Tyrone Maullin
- Born: 8 October 1968 (age 57) Durban, South Africa
- Height: 198 cm (6 ft 6 in)
- Weight: 118 kg (260 lb)

Rugby union career
- Position: Lock

Senior career
- Years: Team / Apps / (Points)
- ?–1997: Natal Sharks
- 1997–2002: Swansea / 134 / (95)
- 2002–?: Fraser Tech, Hamilton

Provincial / State sides
- Years: Team / Apps / (Points)
- 2003: Thames Valley / 9

International career
- Years: Team / Apps / (Points)
- 2000–2001: Wales A / 5

= Tyrone Maullin =

Tyrone Maullin (born 8 October 1968) is a former professional rugby union player who played as a lock for Natal Sharks, Swansea and Thames Valley. Born in Durban, South Africa, he moved from Natal to Swansea in 1997, where he was coached by former Sharks teammate John Plumtree. He spent five seasons in South Wales, scoring 19 tries in 134 appearances. In 2000, after playing in a national trial match on 29 January, he was named in the Wales A squad for that season's Six Nations A Championship.

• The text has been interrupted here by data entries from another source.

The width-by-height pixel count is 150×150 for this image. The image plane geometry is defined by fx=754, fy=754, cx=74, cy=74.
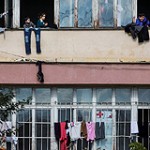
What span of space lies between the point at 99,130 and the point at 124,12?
11.2 ft

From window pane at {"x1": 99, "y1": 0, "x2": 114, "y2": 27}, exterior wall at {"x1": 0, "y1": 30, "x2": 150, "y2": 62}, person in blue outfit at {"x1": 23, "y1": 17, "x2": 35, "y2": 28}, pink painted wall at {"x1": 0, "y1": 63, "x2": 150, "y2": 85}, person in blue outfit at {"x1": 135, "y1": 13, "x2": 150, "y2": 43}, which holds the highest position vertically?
window pane at {"x1": 99, "y1": 0, "x2": 114, "y2": 27}

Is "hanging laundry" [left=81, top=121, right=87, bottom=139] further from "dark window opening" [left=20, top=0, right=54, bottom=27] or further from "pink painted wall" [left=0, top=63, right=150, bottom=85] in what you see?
"dark window opening" [left=20, top=0, right=54, bottom=27]

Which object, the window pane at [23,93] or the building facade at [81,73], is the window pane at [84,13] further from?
the window pane at [23,93]

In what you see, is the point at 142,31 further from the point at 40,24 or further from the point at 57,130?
the point at 57,130

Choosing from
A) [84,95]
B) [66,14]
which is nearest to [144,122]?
[84,95]

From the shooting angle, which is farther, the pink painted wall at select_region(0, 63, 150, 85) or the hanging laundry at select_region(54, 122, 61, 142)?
the hanging laundry at select_region(54, 122, 61, 142)

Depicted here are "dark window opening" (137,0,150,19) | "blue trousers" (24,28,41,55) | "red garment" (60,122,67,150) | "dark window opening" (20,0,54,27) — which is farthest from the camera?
"dark window opening" (20,0,54,27)

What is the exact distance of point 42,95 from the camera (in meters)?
21.4

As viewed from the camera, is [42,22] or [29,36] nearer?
[29,36]

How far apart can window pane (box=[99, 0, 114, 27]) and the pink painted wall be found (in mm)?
1335

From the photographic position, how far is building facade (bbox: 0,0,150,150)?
20656mm

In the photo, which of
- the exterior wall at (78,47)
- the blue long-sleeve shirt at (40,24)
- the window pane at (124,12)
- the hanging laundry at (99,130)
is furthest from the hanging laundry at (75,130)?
the window pane at (124,12)

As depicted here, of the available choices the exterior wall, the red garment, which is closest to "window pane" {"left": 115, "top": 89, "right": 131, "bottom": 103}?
the exterior wall

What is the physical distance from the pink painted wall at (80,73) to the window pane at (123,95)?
59cm
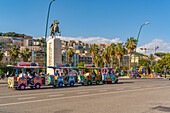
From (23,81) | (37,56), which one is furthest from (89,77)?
(37,56)

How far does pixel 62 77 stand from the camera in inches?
917

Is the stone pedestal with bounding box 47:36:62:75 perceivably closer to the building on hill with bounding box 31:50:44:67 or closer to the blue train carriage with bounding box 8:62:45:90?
the blue train carriage with bounding box 8:62:45:90

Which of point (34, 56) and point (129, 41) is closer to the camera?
point (129, 41)

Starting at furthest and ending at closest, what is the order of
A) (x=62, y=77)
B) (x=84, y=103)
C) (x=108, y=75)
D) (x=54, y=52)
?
(x=54, y=52), (x=108, y=75), (x=62, y=77), (x=84, y=103)

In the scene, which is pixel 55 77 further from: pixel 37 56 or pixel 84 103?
pixel 37 56

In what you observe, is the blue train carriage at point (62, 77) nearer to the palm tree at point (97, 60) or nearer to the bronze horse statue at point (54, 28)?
the bronze horse statue at point (54, 28)

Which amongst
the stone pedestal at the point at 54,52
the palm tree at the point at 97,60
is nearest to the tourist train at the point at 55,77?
the stone pedestal at the point at 54,52

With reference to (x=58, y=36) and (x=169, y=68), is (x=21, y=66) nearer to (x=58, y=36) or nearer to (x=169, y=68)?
(x=58, y=36)

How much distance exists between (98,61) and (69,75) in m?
59.0

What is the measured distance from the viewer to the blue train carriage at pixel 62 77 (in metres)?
22.5

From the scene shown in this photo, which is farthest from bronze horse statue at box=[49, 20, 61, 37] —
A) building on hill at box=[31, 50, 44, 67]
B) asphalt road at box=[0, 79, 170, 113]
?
building on hill at box=[31, 50, 44, 67]

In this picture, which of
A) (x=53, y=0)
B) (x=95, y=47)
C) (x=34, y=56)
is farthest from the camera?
(x=34, y=56)

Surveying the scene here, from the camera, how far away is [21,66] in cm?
2050

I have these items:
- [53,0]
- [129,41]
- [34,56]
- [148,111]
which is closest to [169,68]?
[129,41]
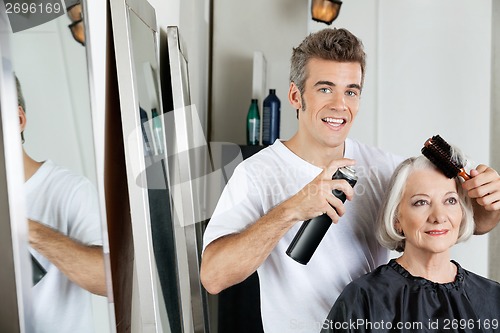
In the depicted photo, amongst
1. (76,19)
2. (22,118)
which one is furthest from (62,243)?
(76,19)

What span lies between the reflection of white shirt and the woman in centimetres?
101

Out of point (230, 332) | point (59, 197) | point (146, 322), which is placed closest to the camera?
point (59, 197)

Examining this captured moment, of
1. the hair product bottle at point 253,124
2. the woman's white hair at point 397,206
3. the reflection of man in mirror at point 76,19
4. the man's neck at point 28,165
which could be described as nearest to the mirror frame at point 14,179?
the man's neck at point 28,165

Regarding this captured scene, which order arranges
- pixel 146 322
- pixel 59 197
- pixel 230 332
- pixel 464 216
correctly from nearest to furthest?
pixel 59 197 → pixel 146 322 → pixel 464 216 → pixel 230 332

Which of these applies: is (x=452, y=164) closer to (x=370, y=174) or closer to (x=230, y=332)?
(x=370, y=174)

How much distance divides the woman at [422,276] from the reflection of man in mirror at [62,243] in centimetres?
99

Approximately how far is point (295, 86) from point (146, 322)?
1056 mm

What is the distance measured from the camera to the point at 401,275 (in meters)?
2.26

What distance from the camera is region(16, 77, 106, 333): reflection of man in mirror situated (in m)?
1.71

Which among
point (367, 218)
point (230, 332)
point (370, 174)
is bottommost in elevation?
point (230, 332)

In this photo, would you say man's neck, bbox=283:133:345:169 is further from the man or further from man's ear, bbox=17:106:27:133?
man's ear, bbox=17:106:27:133

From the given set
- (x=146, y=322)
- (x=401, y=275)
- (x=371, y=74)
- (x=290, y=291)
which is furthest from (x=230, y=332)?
(x=371, y=74)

He made his debut against France A on the opening weekend, as well as against Italy A and England A in the following two games; he was named in the starting line-up for the fourth game against Scotland A, but investigations surrounding the Grannygate scandal led to the revelation that he had spent the first six months of his time in the UK living in London, and had therefore not spent the requisite 36 months in Wales to make him eligible by residency, leading to him being dropped. He returned to the Wales A squad for the 2001 Six Nations A Championship, playing in the final two matches against France A and Italy A. At the end of the 2001–02 season, he moved to New Zealand, where he played for Fraser Tech in Hamilton, before making nine appearances for the Thames Valley provincial side in the 2003 National Provincial Championship. He made an impactful performance on his debut for Thames Valley in a 35–7 win against Mid Canterbury, but did not do enough to earn selection for the 2004 season.